2. Aliran Behavioristik

Teori kepribadian behaviristik bertolak dari dan menekankan pengaruh lingkungan atau keadaan situasional terhadap perilaku. Tokoh-tokohnya adalah Rotter, Dollard, Miller, dan Bandura. Para ahli tarsebut berpendapat bahwa perilaku merupakan hasil interaksi yang terus menerus antara variable-variabel pribadi dengan lingkungan. Dengan demikian individu dan situasi saling mempengaruhi.

Teori belajar yang dianut oleh Dollard dan Miller menekankan pada konsep kebiasaan. Kebiasaan adalah pertautan atau asosiasi antara suatu stimulus (isyarat) dan suatu respons. Asosiasi-asosiasi atau kebiasaan-kebiasaan yang dipelajari tidah hanya terbentik dari stimulus-stimulus eksternal dan respon-respon terbuka, tetapi juga antara stimulus-stimulus dan respon-respon internal.

Jadi pola perilaku dibentuk berdasarkan suatu proses kondisioning. Orang-orang disekitar individu membentuk perilakunya dengan ganjaran dan hukuman. Disini terjadi pembentukan pola perilaku dan penguatan melalui pengalaman langsung, tetapi perilaku juga dapat terbentuk melalui pengalaman tidak langsung yaitu melalui pengalamn terhadap perilaku orang lain disekitarnya (modeling).

Para teoritisi behavioristik beranggapan bahwa perilaku seseorang itu ditentukan oleh cirri khusus dari situasi yang dihadapi, misalnya situasinya di kelas atau di lapangan bola, penafsiran individu terhadap situasi tersebut (pantas atau tidak melakukan agresi), penguatan yang dialami pada tingkah lakunya dalam situasi serupa (dihukum atau dipuji).

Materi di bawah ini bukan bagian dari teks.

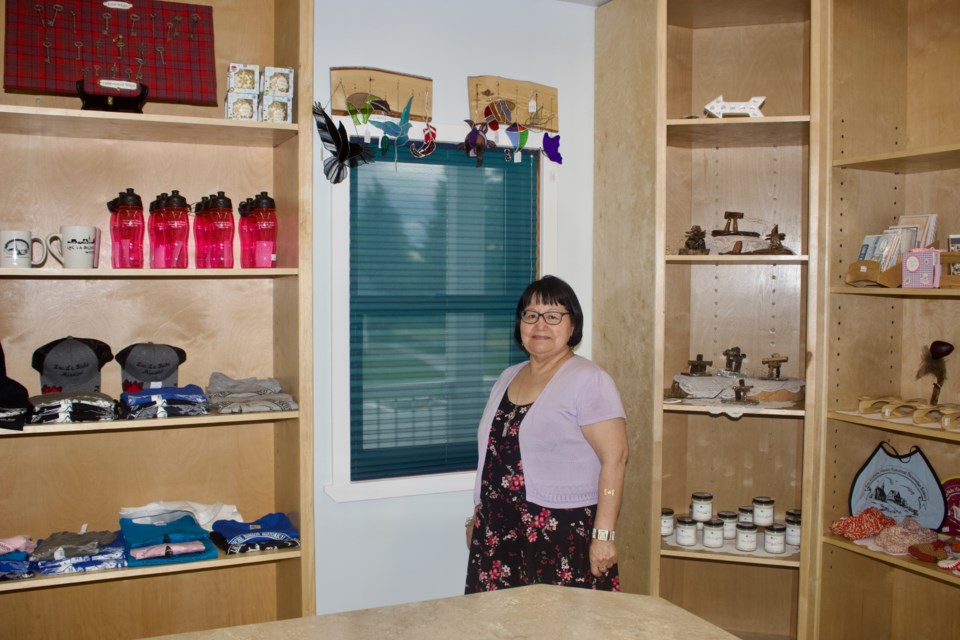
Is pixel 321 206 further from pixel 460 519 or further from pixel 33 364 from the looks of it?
pixel 460 519

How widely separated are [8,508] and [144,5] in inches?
64.5

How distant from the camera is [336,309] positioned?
2930 millimetres

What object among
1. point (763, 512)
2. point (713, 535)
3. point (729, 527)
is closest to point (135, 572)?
point (713, 535)

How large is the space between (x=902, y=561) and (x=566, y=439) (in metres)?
1.15

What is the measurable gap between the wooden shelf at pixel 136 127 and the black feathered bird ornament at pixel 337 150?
7.8 inches

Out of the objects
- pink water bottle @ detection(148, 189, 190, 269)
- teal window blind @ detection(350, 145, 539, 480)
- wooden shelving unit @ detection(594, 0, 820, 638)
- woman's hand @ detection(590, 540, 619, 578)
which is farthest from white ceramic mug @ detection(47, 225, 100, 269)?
wooden shelving unit @ detection(594, 0, 820, 638)

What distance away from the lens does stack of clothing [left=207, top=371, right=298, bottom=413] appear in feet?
8.23

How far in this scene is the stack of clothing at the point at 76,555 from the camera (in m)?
2.32

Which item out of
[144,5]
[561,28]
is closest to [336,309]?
[144,5]

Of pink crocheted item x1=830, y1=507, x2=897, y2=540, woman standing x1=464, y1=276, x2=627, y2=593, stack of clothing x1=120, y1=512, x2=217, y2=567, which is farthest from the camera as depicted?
pink crocheted item x1=830, y1=507, x2=897, y2=540

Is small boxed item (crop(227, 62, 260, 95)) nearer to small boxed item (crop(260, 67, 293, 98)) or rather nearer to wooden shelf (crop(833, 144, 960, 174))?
small boxed item (crop(260, 67, 293, 98))

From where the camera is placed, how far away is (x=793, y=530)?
2947 millimetres

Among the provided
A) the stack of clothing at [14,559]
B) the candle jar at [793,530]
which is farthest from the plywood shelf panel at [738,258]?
the stack of clothing at [14,559]

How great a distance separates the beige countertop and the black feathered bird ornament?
1.83 metres
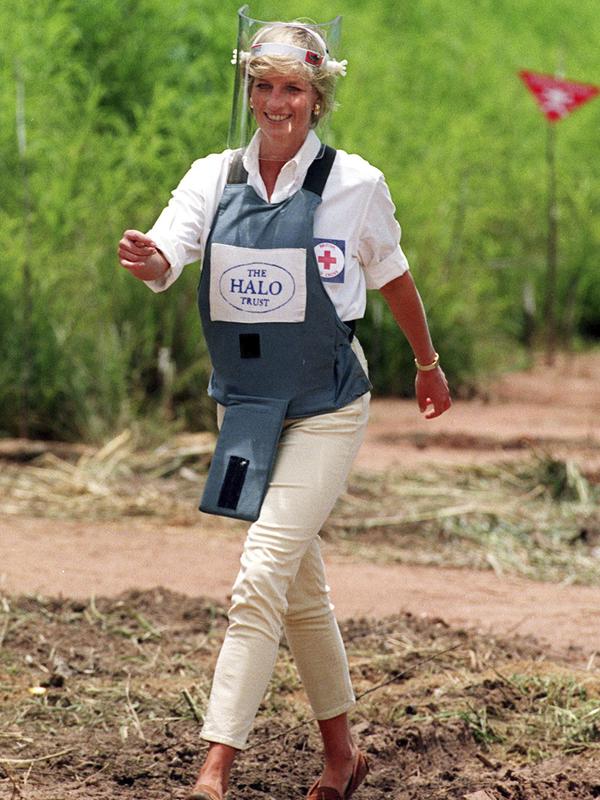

Jadi dapat disimpulkan bahwa menurut aliran behavioristik manusia adalah suatu system kompleks yang bertingkah laku dengan cara yang sesuai dengan hukum. Ciri-cirinya tersusun dengan baik, teratur, banyak spontanitas, kegembiraan hidup dan juga kreativitas. Manusia dianggap terbiasa dalam memberikan respons positif terhadap stimulus dari luar sehingga manusia diangggap tidak memiliki sikap diri sendiri karena potensi yang dimiliki manusia diabaikan.

3. Aliran Humanistik

Aliran humanistik memberi tekanan pada kualitas-kualitas yang membedakan menusia dengan binatang, yaitu kebebasan untuk memilih (freedom for choice) dan kemampuan untuk mengarahkan pekembangannya sendiri (self-direction). Banyak ahli menyebut teori tersebut sebagai “self-theorities” karena teori-teori tersebut membahas pengalaman-pengalaman batin, pribadi, yang berpengaruh terhadap proses pendewasaan diri seseorang, dan pertumbuhan itu diarahkan pada aktualisasi diri. Tokoh-tokoh utama pendekatan ini adalah Carl Rogers dan Abraham Maslow.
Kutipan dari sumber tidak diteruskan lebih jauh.